Que a Netflix vem investindo em filmes próprios, isso é uma constatação. Dentre uma leva de novidades, um título que se sobressaiu dos demais foi Bird Box. O longa, estrelado por Sandra Bullock, foi visto por 45 milhões de contas no sistema de streaming em apenas 7 dias. Isso não é pouca coisa. Contudo, o filme deixou dúvidas na cabeça de quem o viu. O que são as criaturas? Embora não possamos saber, ela tem a sua origem dita dentro do próprio longa. Durante um determinado momento da história, o personagem Charlie relata uma série de mitologias onde o “fim do mundo” vem por criaturas demoníacas. Ele fala dos celtas, dos cristãos antigos e de uma entidade que parece ser a base fundamental, Aka Manah, do Zoroastrianismo.

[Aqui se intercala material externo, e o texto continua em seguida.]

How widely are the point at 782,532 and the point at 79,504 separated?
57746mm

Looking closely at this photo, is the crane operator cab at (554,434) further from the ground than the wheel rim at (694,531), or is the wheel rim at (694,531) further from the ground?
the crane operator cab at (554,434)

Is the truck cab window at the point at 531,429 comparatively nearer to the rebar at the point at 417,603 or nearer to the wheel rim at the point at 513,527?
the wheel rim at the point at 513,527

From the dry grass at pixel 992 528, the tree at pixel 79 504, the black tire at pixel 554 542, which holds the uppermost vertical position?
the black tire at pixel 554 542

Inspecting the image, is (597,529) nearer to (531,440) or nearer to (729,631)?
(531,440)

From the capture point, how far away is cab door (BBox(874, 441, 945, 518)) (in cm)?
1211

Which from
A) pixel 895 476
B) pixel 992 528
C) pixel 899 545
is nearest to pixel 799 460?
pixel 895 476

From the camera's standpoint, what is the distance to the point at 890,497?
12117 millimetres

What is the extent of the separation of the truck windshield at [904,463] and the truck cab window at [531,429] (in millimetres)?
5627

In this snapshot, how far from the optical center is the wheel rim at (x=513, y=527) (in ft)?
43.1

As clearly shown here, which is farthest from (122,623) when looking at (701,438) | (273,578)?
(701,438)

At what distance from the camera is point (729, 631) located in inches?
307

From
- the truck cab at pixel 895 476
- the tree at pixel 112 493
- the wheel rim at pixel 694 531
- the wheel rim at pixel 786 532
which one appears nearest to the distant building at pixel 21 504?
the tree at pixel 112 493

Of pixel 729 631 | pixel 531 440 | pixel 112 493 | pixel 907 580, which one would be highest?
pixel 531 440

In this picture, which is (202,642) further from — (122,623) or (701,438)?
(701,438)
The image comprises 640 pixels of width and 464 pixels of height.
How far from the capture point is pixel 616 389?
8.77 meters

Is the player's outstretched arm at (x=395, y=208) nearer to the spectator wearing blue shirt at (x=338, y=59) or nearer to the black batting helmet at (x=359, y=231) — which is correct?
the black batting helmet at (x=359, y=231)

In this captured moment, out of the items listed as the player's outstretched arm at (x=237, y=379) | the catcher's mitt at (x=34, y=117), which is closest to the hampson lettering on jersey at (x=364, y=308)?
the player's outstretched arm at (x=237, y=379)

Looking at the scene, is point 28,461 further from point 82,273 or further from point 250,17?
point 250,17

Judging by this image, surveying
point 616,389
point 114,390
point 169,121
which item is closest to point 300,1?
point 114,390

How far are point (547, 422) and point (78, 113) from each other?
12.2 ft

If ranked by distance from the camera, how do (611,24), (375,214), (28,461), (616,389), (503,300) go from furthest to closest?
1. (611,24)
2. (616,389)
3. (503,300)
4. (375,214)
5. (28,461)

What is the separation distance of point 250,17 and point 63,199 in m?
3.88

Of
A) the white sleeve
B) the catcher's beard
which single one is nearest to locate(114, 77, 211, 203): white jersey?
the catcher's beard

Se você não conhece, esta religião deriva dos ensinamentos de Zoroastro, um profeta que teria vivido na região do atual Irã. Possuem livros considerados sagrados, como o Avesta, contendo mais cânticos do que histórias narradas, como a Bíblia. Aqui, temos uma dualidade bem mais visível do que em outras religiões, até mesmo com o cristianismo. Segundo o Zoroastrianismo, o mundo se divide entre o bem, Ahra Mazda, e o mal, Ahriman. Os dois seriam eternos rivais até que o fim dos tempos levaria a luta dos dois exércitos. Desta batalha, Ahriman seria derrotado. Além disso, enquanto Ahura Mazda corresponderia a Deus, com o Céu sendo o destino dos virtuosos. Ahriman detinha as chaves do Inferno, e em seu reino, o sofrimento era eterno.

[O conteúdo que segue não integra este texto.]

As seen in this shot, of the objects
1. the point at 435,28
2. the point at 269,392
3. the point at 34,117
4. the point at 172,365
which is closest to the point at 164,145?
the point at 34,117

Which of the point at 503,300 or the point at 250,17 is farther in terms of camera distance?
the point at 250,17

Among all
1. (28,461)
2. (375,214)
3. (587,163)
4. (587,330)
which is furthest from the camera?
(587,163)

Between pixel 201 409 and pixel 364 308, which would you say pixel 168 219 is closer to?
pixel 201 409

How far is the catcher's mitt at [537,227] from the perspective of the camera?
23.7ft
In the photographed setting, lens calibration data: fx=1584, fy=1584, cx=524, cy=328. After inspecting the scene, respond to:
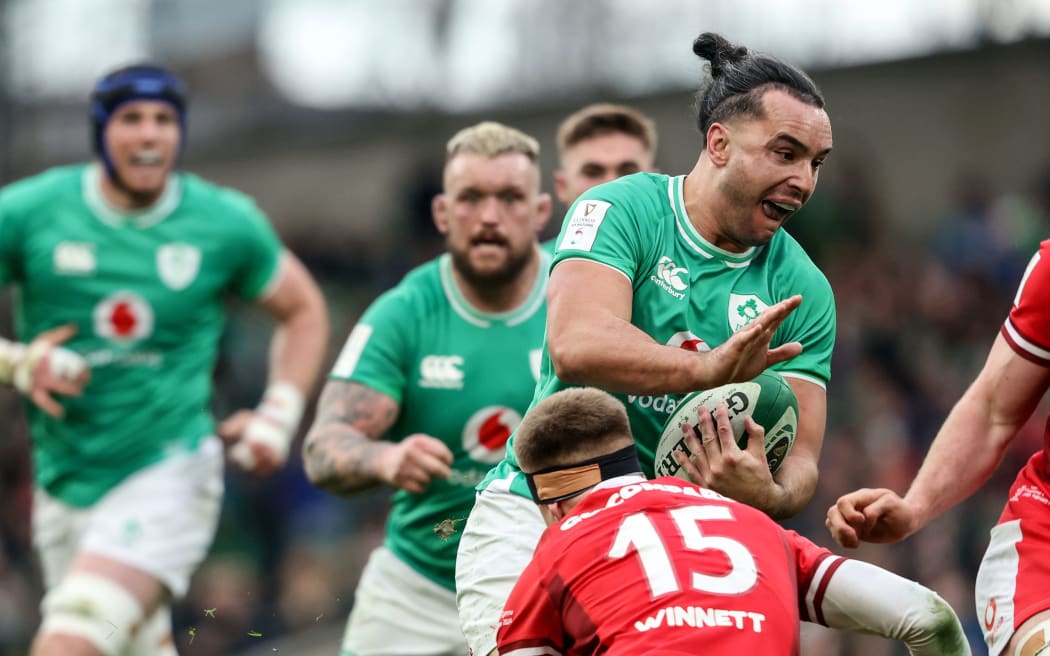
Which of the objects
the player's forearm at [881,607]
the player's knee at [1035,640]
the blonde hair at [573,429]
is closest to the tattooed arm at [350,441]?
the blonde hair at [573,429]

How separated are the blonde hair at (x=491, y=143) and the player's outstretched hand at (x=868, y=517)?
8.32 feet

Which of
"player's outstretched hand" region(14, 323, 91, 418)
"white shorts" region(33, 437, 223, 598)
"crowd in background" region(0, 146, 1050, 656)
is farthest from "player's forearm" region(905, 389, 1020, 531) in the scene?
"crowd in background" region(0, 146, 1050, 656)

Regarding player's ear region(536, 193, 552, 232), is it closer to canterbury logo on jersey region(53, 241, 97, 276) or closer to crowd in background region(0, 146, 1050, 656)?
canterbury logo on jersey region(53, 241, 97, 276)

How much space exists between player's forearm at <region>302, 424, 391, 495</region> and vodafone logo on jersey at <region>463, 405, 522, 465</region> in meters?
0.45

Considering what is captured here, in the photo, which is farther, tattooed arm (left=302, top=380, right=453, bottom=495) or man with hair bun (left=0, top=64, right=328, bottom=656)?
man with hair bun (left=0, top=64, right=328, bottom=656)

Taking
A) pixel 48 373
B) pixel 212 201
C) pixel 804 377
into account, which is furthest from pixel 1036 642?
pixel 212 201

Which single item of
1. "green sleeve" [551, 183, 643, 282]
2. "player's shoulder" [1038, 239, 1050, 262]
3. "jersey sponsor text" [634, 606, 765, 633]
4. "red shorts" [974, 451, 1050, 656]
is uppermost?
"green sleeve" [551, 183, 643, 282]

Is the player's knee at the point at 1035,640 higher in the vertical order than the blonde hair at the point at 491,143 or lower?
lower

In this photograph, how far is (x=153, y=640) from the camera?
24.2ft

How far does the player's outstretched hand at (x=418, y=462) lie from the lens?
17.6ft

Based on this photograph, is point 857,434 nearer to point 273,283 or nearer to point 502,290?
point 273,283

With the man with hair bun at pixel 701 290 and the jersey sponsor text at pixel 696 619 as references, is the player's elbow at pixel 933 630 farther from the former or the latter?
the jersey sponsor text at pixel 696 619

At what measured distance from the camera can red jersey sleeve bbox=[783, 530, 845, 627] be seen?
14.6 ft

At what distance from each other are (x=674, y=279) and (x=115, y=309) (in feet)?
13.2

Embora não seja “oficial” a presença da criatura em Bird Box parece vir do Zoroastrianismo:
Um de seus asseclas mais perversos era Aka Manah, oriundo da língua avesta, que significa “mente ou intenção maligna”. O farsi, o persa moderno derivado do avéstico, tal criatura é chamado de Akvan. Representado como um ser humano com cabeça de bode, ele se apresenta como o desvirtuador completo da humanidade. No caso, caberia a ele, manipular os seres humanos achando que estariam fazendo algo de bom, quando na verdade estariam se destruindo. Ou se distanciando de seu real caminho moral. Em Bird Box, tal imagem da criatura nunca é apresentada, mas percebe-se que aqueles que o observam não acham a ilusão tão ruim. Na verdade, acham que estão fazendo algo bom, como reencontrando um ente perdido, mas tudo era uma ilusão para levar a morte.

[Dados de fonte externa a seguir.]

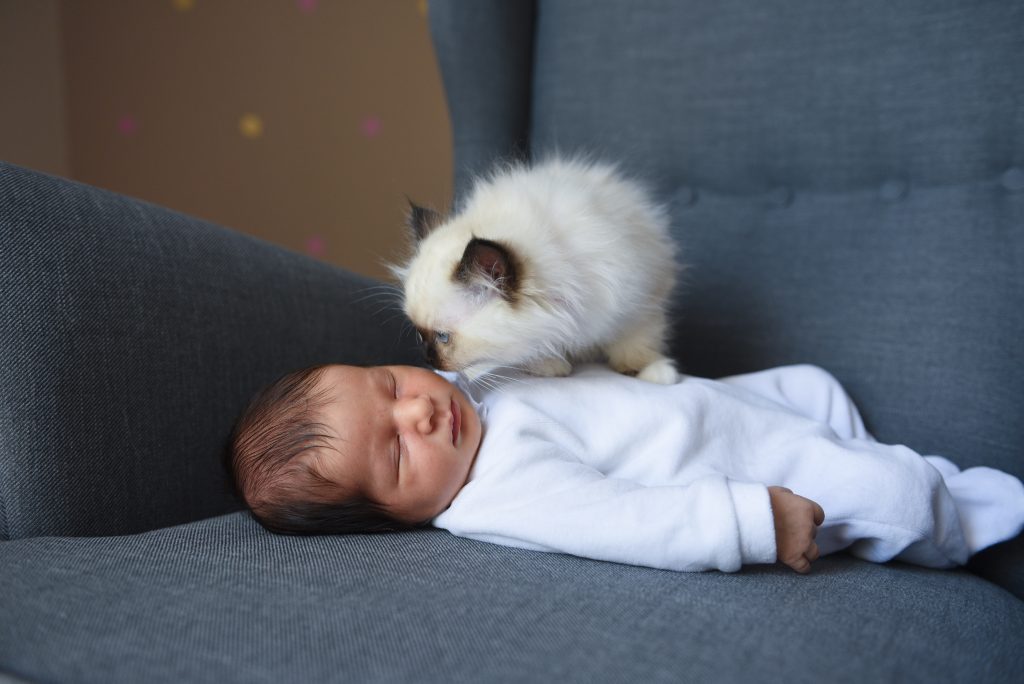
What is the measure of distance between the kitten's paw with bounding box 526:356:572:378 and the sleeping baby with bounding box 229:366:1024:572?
2 centimetres

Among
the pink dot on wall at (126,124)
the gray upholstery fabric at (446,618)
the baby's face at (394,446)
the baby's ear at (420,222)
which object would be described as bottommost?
the gray upholstery fabric at (446,618)

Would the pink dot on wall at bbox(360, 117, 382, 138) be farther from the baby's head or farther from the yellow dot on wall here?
the baby's head

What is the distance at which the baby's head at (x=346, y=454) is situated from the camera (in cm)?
84

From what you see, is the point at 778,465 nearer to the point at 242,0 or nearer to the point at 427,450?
the point at 427,450

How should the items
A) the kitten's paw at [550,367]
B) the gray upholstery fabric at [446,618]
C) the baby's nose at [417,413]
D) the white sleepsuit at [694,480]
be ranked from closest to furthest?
1. the gray upholstery fabric at [446,618]
2. the white sleepsuit at [694,480]
3. the baby's nose at [417,413]
4. the kitten's paw at [550,367]

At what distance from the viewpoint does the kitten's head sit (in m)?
0.94

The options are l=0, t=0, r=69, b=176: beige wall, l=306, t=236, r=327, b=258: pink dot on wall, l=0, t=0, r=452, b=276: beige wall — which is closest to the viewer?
l=0, t=0, r=69, b=176: beige wall

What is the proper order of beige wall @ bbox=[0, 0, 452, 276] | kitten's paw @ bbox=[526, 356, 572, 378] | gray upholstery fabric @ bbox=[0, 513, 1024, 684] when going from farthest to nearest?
beige wall @ bbox=[0, 0, 452, 276] → kitten's paw @ bbox=[526, 356, 572, 378] → gray upholstery fabric @ bbox=[0, 513, 1024, 684]

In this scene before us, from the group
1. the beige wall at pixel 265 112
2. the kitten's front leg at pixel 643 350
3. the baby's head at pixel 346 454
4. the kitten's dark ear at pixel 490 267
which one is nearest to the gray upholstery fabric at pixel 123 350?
the baby's head at pixel 346 454

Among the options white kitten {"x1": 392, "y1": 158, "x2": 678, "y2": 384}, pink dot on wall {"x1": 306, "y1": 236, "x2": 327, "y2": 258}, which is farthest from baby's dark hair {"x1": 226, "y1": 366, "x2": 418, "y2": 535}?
pink dot on wall {"x1": 306, "y1": 236, "x2": 327, "y2": 258}

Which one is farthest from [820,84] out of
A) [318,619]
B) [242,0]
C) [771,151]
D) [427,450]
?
[242,0]

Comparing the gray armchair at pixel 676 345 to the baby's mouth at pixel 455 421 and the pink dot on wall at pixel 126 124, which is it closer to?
the baby's mouth at pixel 455 421

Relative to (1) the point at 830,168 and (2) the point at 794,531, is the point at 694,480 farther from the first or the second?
(1) the point at 830,168

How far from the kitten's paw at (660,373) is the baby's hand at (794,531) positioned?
31 cm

Dentro do Zoroastrianismo, a figura de Aka Manah aparece em seu primeiro livro, os Gathas. De produção do próprio Zoroastro, Akvan é um deva, que neste livro ainda não é um demônio, mas sim um deus antigo que estava por ser rejeitado pelos ensinamentos de Ahura Mazda. Com o posterior desenvolvimento da teologia zoroástrica, os devas foram transformados em seres demoníacos dispostos a destruir tudo. Do outro lado, teríamos os asuras, seres com o intuito de levar a humanidade por um bom caminho. O novo asura tanto aparece no hinduísmo, onde eles são representações demoníacas na verdade, e no nórdico, com os aesir.
Aka Manah é o seu nome, e uma contraparte da luz de Ahura Mazda:
No entanto, Aka Manah ganha seu status de perigo para a humanidade no Jovem Avesta. Aqui, ele é dito em cântico próprio que é um entidade demoníaca que auxilia Ahriman. Quando Zoroastro foi iluminado pelos ensinamentos de Ahura Mazda, Ahriman o enviou para persuadir o profeta em mudar sua mentalidade. Com jogos sórdidos de mente, Aka Manah fez inclusive 99 perguntas para quebrar a confiança de Zoroastro, mas não obteve sucesso. Por seu alto poder de manipulação, era fácil se passar como uma entidade benigna quando na verdade sua principal busca era a completa destruição. Mesmo sendo poderoso, Aka Manah tem a sua contra parte, Vohu Manah, traduzido como “Boa Mente” ou ” Bom Pensamento”. Os dois batalharão no final dos tempos e Vohu Manah ganhará.
Por fim, Akvan ainda aparece uma vez mais dentro do culto zoroastro. Nas epístolas de Zadspram, é dito que desde o nascimento de Zoroastro, tal criatura tentava de todo custo acabar com sua vida. E o tentou fazer assim que o profeta nasceu. Ainda é colocado como causa de Aka Manah o choro desesperado de crianças ao nascer. Já que ele apresentaria cenas do fim do mundo, enquanto que em outros, mascaria a morte como sensação de vida. Sim, com essa última frase, temos o link perfeito para a criatura de Bird Box. É claro que ela pode ser metáfora, mas sem dúvida, a alusão a essa entidade é perfeitamente possível.